## Selected excerpt
Segment Open

Major U.S. index futures are pointing to a modestly higher opening on Thursday following the mixed performance seen in the previous session.

The upward momentum on Wall Street comes following the release of a report from the Labor Department showing an unexpected drop in initial jobless claims in the week ended October 28th.

A separate report from the Labor Department showed a bigger than expected increase in labor productivity in the third quarter, with output jumping by much more than hours worked.

Traders are also digesting the Bank of England’s decision to raise interest rates for the first time in over a decade.

Later in the day, trading may be impacted by President Donald Trump’s expected announcement of his nominee as the next Federal Reserve Chair.

Multiple media sources have reported that Trump intends to nominate Fed Governor Jerome Powell to replace current Fed Chair Janet Yellen.

House Republicans are also expected to unveil the draft of their tax reform legislation after postponing the release by a day due to disagreements about how to offset the cost of the nearly $6 trillion in tax cuts included in the bill.

Stocks turned mixed over the course of the trading session on Wednesday after initially moving to the upside. The major averages reached record intraday highs early in the session before giving back ground.

The major averages ended the day on opposite sides of the unchanged line. While the Nasdaq edged down 11.14 points or 0.2 percent to 6,716.53, the Dow rose 57.77 points or 0.3 percent to 23,435.01 and the S&P 500 inched up 4.10 points or 0.2 percent to 2,579.36.

Segment Closed

## Exercises to complete
A: According to the market report, which central bank raised interest rates for the first time in over a decade?
B: Write the next part of the market report, starting after its final sentence.

## Source information
Segment Open

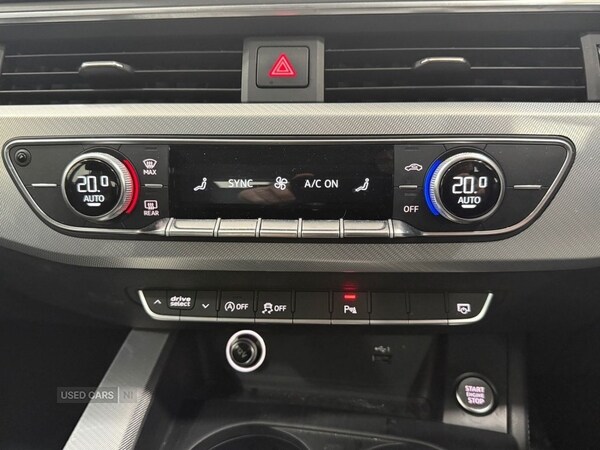 Used Audi A4 2019 for sale - 76095493: Photo 24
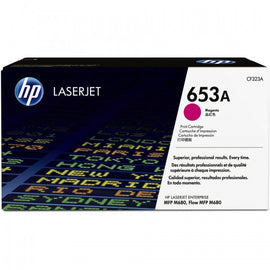 Hp cf323a - Clicktofournisseur.com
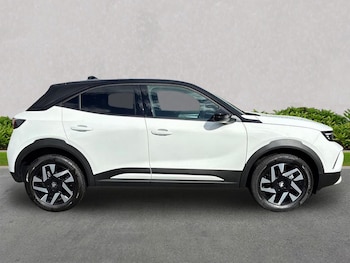 Used Vauxhall Mokka 2026 for sale - 78281454: Photo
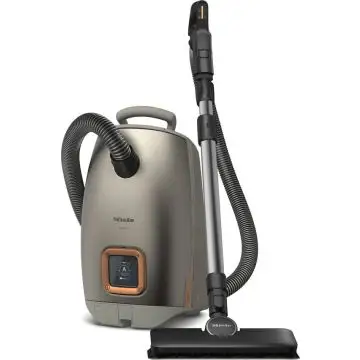 Miele Guard L1 Comfort 3,5 L A cilindro Secco 890 W Sacchetto per la polvere , 158684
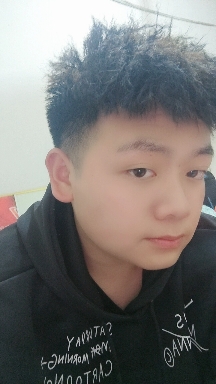 狗头的第一张照片--德化相亲网
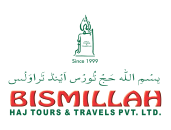 bismillah haj tours and travels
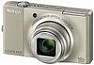  Nikon Coolpix S8000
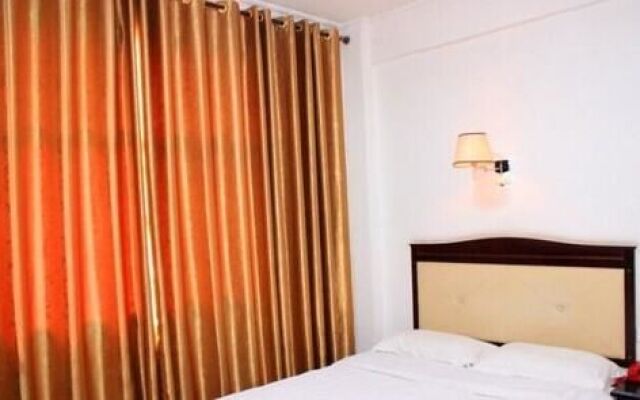 Enshi Liyuan Hotel
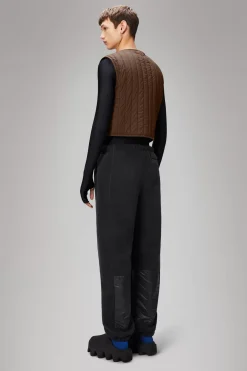 Rains Quiltede Jakker|Quiltede Jakker<Banja Liner Vest Frame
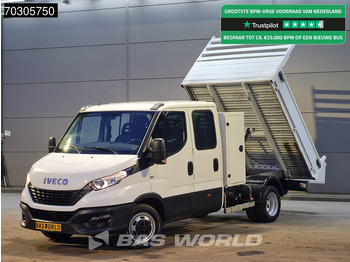 Бус самосвал IVECO Daily 35c14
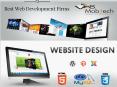 Professional Web Design And Development Services PowerPoint PPT Presentation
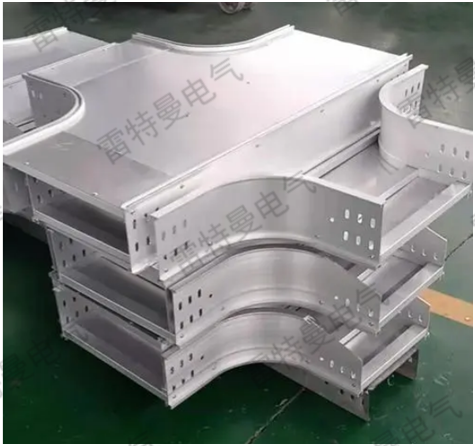 鋁合金橋架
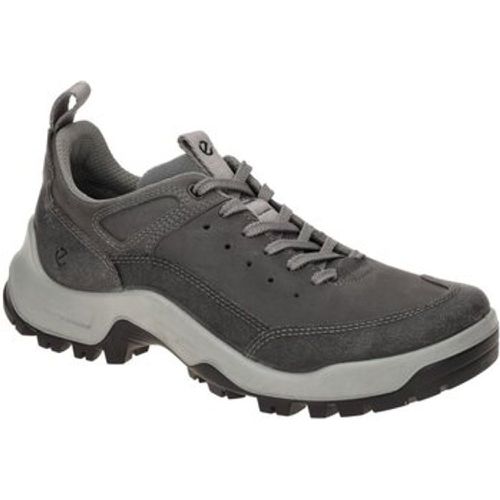 Halbschuhe Schnuerschuhe Offroad Schuhe Nubuck 822344 82234450843 - ECCO - Modalova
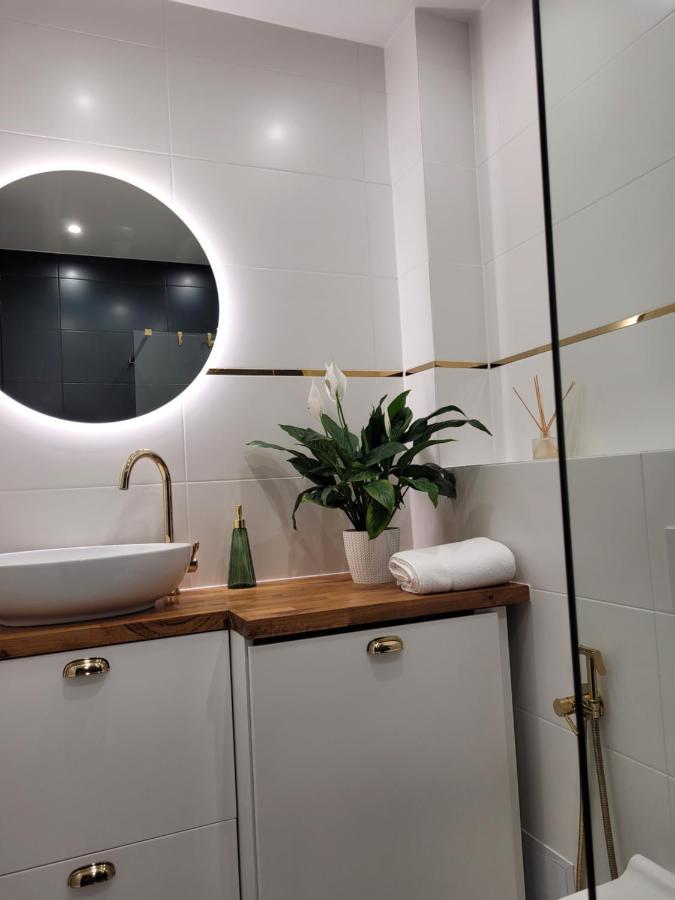 Apartament W Centrum Rowna 10 Kielce Eksteriør bilde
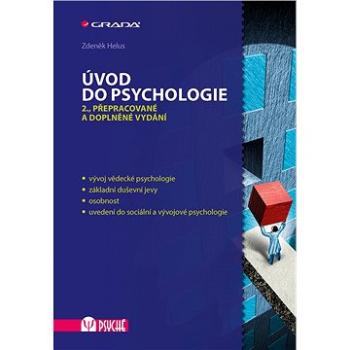 Úvod do psychologie (978-80-247-4675-3)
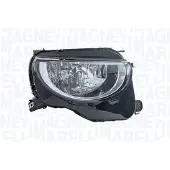 MAGNETI MARELLI 712507201129 Koplamp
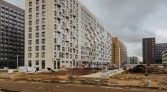 Фото-анонс объекта Лиговский проспект, 244 № 1 | KNRU.ru
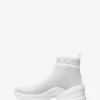 Olympia Metallic Stretch Strickstiefel Olympia Metallic Stretch Strickstiefel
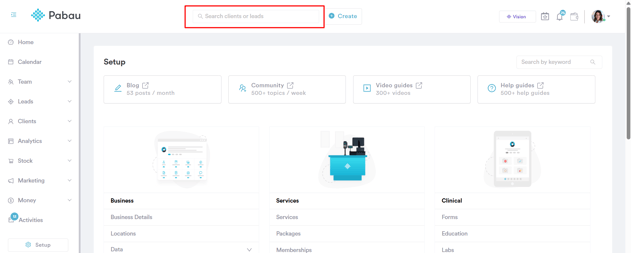 How to Create a New Summary View_1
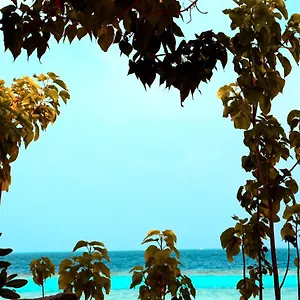 Penzion Pandanus 4*
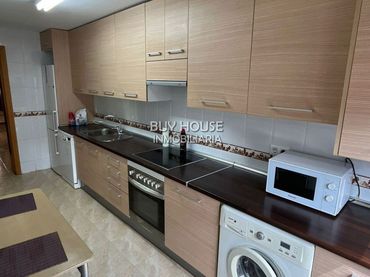 Appartamento con ascensore in vendita a Yeles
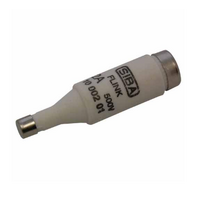 Siba 1000201 16A General Purpose GL/GG Fuse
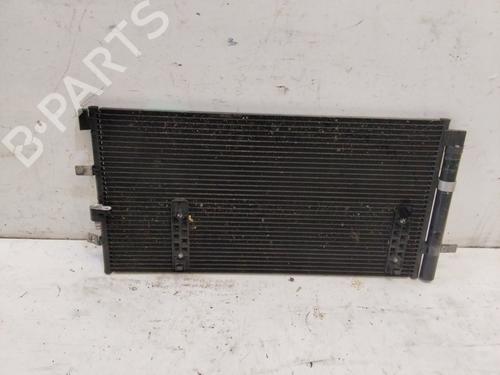 Used AC radiator AUDI A4 B8 (8K2) [2007-2017]  19524235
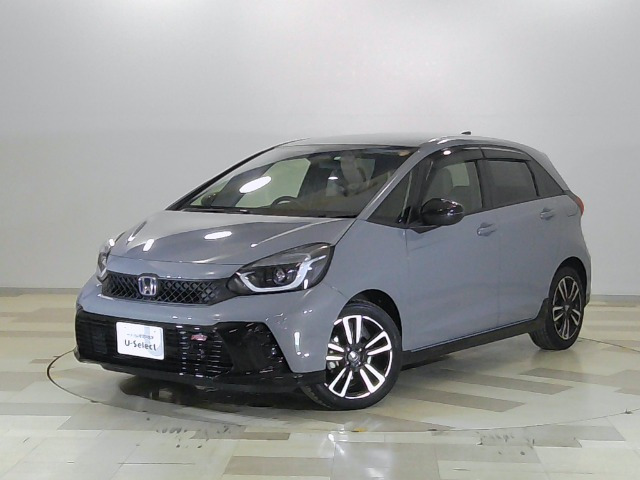 ホンダ フィット 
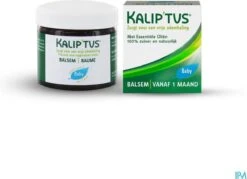 Kalip’tus Baby Balsem Met Essentiële Olie – Vrije Ademhaling 50ml -Winkel Voor Babyproducten 1200x869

Segment Closed

## Answers to this exercise
A: The Bank of England.

B:
The mixed close on Wall Street came following the Federal Reserve’s announcement of its latest monetary policy decision.

The Fed left interest rates unchanged as widely expected and offered support for the December rate hike that most economists are predicting.

The statement from the central bank said data received since the September meeting indicates the labor market has continued to strengthen and that economic activity has been rising at a solid rate despite hurricane-related disruptions.

The Fed said inflation for items other than food and energy remained soft but continued to predict inflation would stabilize around its 2 percent objective over the medium term.

The central bank also reiterated its expectation that economic conditions will evolve in a manner that will warrant gradual increases in the federal funds rate.

“Given the strong economy and jobs market, inflation pressures gradually building and Fed officials broadening out the reasons behind hiking – such as financial conditions, asset valuations and financial stability issues – we are still sticking to our view of a December rate hike,” said ING Senior Economist James Knightley.

He added, “This is 80% priced in by financial markets with the main risk coming from the potential for an economically damaging government shutdown in the absence of an agreement to raise the debt ceiling.”

Earlier in the day, payroll processor ADP released a report showing stronger than expected private sector job growth in the month of October.

ADP said private sector employment climbed by 235,000 jobs in October after rising by a downwardly revised 110,000 jobs in September.

Economists had expected an increase of about 200,000 jobs compared to the addition of 135,000 jobs originally reported for the previous month.

The bigger than expected increase came after private sector employment grew at its slowest rate in nearly a year in September.

A separate report from the Institute for Supply Management showed a slowdown in the pace of growth in the manufacturing sector in October.

The ISM said its purchasing managers index fell to 58.7 in October from 60.8 in September, although a reading above 50 still indicates growth in the manufacturing sector. Economists had expected the index to edge down to 59.5.

The bigger than expected pullback by the manufacturing index came after it jumped to its highest level in over thirteen years in the previous month.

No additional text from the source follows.